Growing up, “2020” was the year everyone referred to as the future. There was an idyllic aura around it. “Researcher’s say that in 2020…”, with jokes, tv shows, books often using “2020” as the reference point for that thing we would finally accomplish in the future.
Here we are. We’re in what I had imagined as a young girl would be a picturesque year. One that would have flying cars, communities living on space stations, and high-speed travel. By the time 2020 came around, I assumed we would have fixed all the world’s problems.
This year has been very different than the dreams of the past. It has tested us in ways we never would have imagined would happen in our lifetime. But this last month has also brought with it a time of reflection this country has so desperately needed.
We mourn the horrific deaths of Ahmaud Arbery, Breonna Taylor, George Floyd, Rayshard Brooks and so many others. With my mourning has come disgust, frustration, guilt, sadness, and at the end of it all hope. It’s been inspiring watching the country come together in acts of support and protest. The stories that I’m hearing are opening my eyes. I’ve had conversations with my 4 year-old daughter about race and racism, something I never anticipated bringing up until she was older. However challenging, I’m grateful for this wake-up call to start these conversations early.
At Millie, we unequivocally believe that Black Lives Matter. We also recognize the collective power of moving beyond beliefs to action.
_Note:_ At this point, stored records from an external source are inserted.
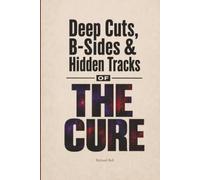 Deep Cuts, B-Sides & Hidden Tracks of The Cure: An Unofficial Critical Guide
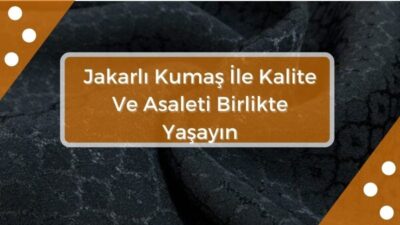 jakarli-kumas-ile-kalite-ve-a
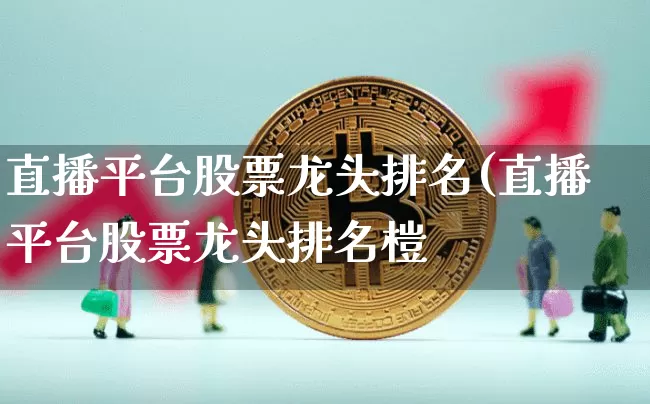 直播平台股票龙头排名(直播平台股票龙头排名榿_https://www.erdeww.com_期货_第1张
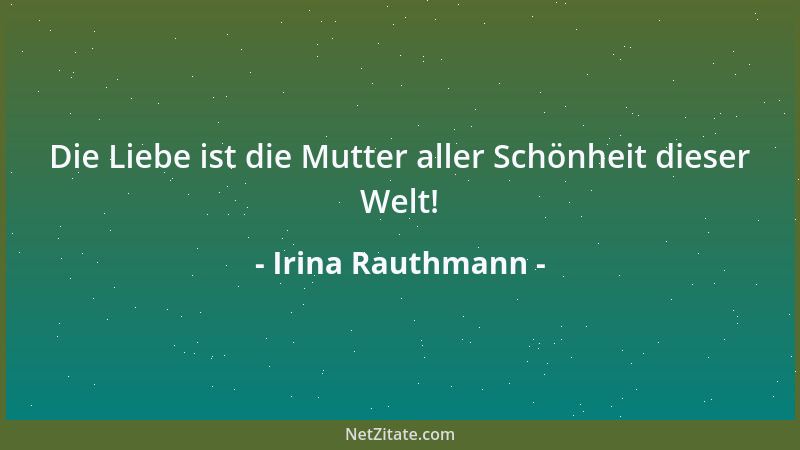 Irina Rauthmann - Die Liebe ist die Mutter aller Schönheit dieser Welt!...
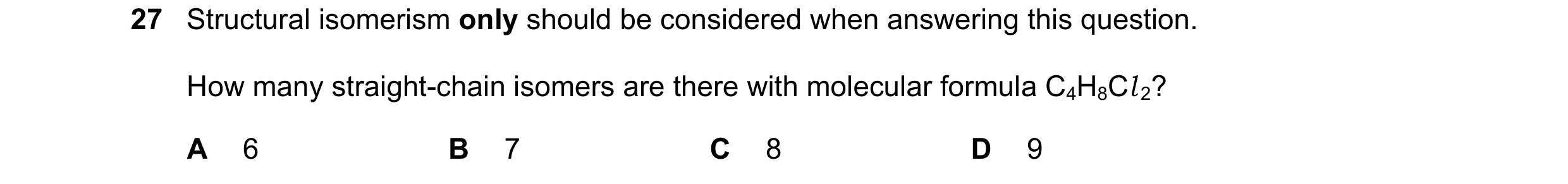 Question 216: Structural isomerism only should be considered when answering this question. How many straight-chain isomers are there with molecular formu…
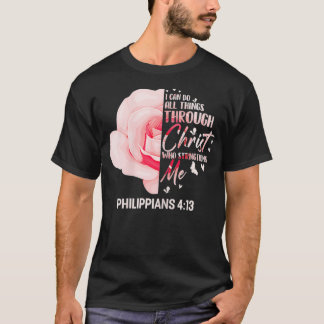 Rose Philippians 4 13  Christian Bible Verse Pink  T-Shirt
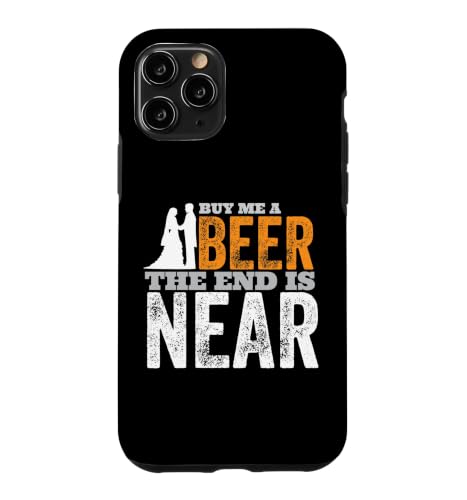 Buy Me A Beer The End Is Near Funny Get Married Groom �X�}�z�P�[�X iPhone 11 Pro �p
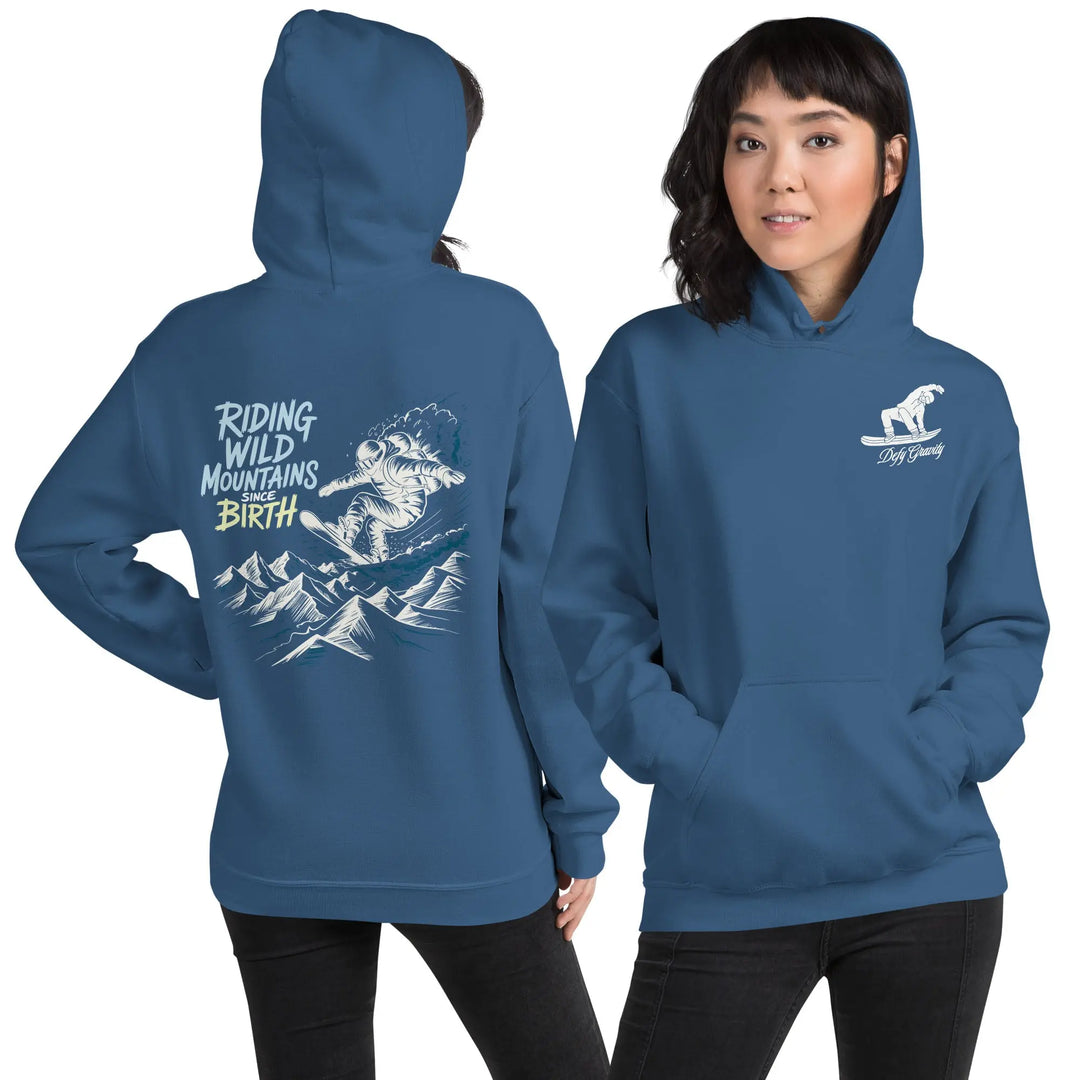 Riding Wild Mountains Since Birth - Hoodie Hoodie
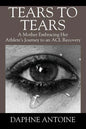 Tears to Tears: A Mother Embracing Her Athlete's Journey to an ACL Recovery - Paperback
We’re matching our teams’ donations to nonprofits making an impact in the Black Lives Matter movement, many of which are featured in the collections below. We’re also observing Juneteenth this Friday, June 19th and are taking the opportunity to engage with antiracist materials. As a team, the conversations we’ve had have often led us to the broader questions. How do we zoom out from the current conversation and look at the systemic racism beyond policing? Where else is racism embedded? Where else can we make an impactful difference? While policing is one part of the criminal justice system, we were inspired by the work of so many great organizations focused on unjust prosecution and incarceration. Because ultimately, when you look at the number of lives taken by wrongful convictions and harsh race-imposed sentencing, we are talking about hundreds of thousands of years of lives stolen.
I’m really proud of the team and all the incredible work they’ve been doing putting together resources. I’ve included those resources below.
We are steadfast in both our mission to build a home for giving back, as well as our commitment to helping drive this crucial change.